→ **The tasks**:
**A)** Translate this sentence from the thread-scheduling patent excerpt into Spanish: "The user-level memory location is accessible by the user-level thread scheduler without using system calls but with standard memory reads and writes, user-level library calls and combinations thereof."
**B)** Carry on the thread-scheduling patent excerpt, picking up right after its final sentence.

───── Source excerpt ─────

BRIEF DESCRIPTION OF THE DRAWINGS
[0016] FIG. 1 a schematic representation of a user-level thread
package in accordance with the present invention;
[0017] FIG. 2 is a flow chart illustrating an embodiment of a
method for using global state information propagated at the user
level to schedule execution of threads in accordance with the
present invention; and
[0018] FIG. 3 is a schematic representation of an embodiment for
the propagation of global state information at the user level for
use in the present invention.
DETAILED DESCRIPTION
[0019] Referring initially to FIG. 1, an embodiment of a user-level
thread package 10 in accordance with the present invention is
illustrated. The user-level thread package 10 includes a user-level
thread scheduler 12 that is capable of scheduling the sequence of
execution of a plurality of threads 24 for a user-level process or
application based upon kernel-level state information including
information to determine if an 1/0 operation would block or not and
file descriptor information for active files. In order for the
user-level thread scheduler 12 to be able to access the information
necessary to determine the scheduling sequence of the plurality of
threads 24, the user-level thread package 10 has access to or
includes at least one user-level accessible memory location 26 in
communication with the user-level thread scheduler 12. The
user-level memory location is accessible by the user-level thread
scheduler without using system calls but with standard memory reads
and writes, user-level library calls and combinations thereof.

───── Excerpted data ─────

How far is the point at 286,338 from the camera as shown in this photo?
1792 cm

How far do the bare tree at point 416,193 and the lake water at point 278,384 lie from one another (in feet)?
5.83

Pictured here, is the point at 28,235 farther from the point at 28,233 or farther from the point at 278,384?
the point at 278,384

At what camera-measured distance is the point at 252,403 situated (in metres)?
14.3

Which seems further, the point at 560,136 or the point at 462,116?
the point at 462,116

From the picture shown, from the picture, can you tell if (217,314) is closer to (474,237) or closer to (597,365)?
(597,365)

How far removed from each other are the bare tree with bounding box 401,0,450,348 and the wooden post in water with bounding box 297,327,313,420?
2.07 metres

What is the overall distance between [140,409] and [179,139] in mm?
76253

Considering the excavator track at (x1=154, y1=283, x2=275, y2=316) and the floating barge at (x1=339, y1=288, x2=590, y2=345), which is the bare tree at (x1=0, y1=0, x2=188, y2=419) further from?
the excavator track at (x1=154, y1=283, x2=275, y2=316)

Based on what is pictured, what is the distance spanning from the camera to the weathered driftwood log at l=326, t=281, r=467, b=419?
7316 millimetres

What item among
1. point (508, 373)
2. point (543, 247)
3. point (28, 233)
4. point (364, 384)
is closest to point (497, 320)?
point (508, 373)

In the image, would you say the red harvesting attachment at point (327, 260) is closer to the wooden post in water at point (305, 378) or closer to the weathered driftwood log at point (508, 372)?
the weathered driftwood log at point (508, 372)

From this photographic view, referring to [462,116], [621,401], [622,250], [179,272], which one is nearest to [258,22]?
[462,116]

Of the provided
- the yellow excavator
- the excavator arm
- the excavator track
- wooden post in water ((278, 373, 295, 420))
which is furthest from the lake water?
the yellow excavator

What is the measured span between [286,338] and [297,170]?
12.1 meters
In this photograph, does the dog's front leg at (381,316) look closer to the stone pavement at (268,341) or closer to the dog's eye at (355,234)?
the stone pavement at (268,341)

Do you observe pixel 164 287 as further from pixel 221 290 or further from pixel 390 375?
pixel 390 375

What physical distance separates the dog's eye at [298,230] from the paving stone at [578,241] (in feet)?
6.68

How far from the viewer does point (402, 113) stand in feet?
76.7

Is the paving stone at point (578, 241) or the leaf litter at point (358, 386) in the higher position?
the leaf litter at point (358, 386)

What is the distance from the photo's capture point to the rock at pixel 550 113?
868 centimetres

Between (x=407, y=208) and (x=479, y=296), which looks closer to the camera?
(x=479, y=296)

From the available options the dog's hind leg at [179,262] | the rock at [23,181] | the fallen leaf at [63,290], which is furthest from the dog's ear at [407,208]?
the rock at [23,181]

─────

→ **Responses per task**:
**A)** La ubicación de memoria de nivel de usuario es accesible para el planificador de hilos de nivel de usuario sin utilizar llamadas al sistema, sino mediante lecturas y escrituras de memoria estándar, llamadas a bibliotecas de nivel de usuario y combinaciones de las mismas.

**B)**
Preferably, the user-level accessible memory location 26 is a
shared memory location that is located in both the user space, also
referred to as the application space or user level, and the kernel
space. In the shared memory location, the same bits of physical
memory are mapped in the kernel address space and in the address
space of at least one user-level application. The user-level memory
location 26 can be disposed in any computer readable storage medium
accessible to the user-level thread package 10 and the kernel and
is preferably a computer readable storage medium disposed within or
placed in communication with the computer hardware system executing
the user-level application.
[0020] In order to propagate at the user-level memory location 26
the information necessary to schedule the plurality of threads, the
user-level thread package includes at least one kernel module 15.
In one embodiment, the kernel module 15 acts as a kernel-level
state information propagation system. This kernel-level state
information propagation system 15 propagates kernel state
information 16 from the kernel-level or kernel address space 18 to
the user-level memory location 26. The kernel-level state
information system includes a file descriptor propagation system
20. The file descriptor propagation system 20 propagates file
descriptor information 22 for active files from the kernel address
space 18 to the user-level memory location 26. Preferably, this
information is propagated continuously, regularly or periodically
as it is updated in the kernel, for example by I/O handlers 28 and
network packet handlers 30. The user-level thread scheduler 12 is
in communication with the user-level memory location 26 both for
reading the propagated kernel-level information for purposes of
scheduling the plurality of threads 32 and for purposes of
controlling I/O operations of the plurality of threads 34. Examples
of suitable kernel-level state information propagation systems
including file descriptor propagation systems and methods for their
use are described below.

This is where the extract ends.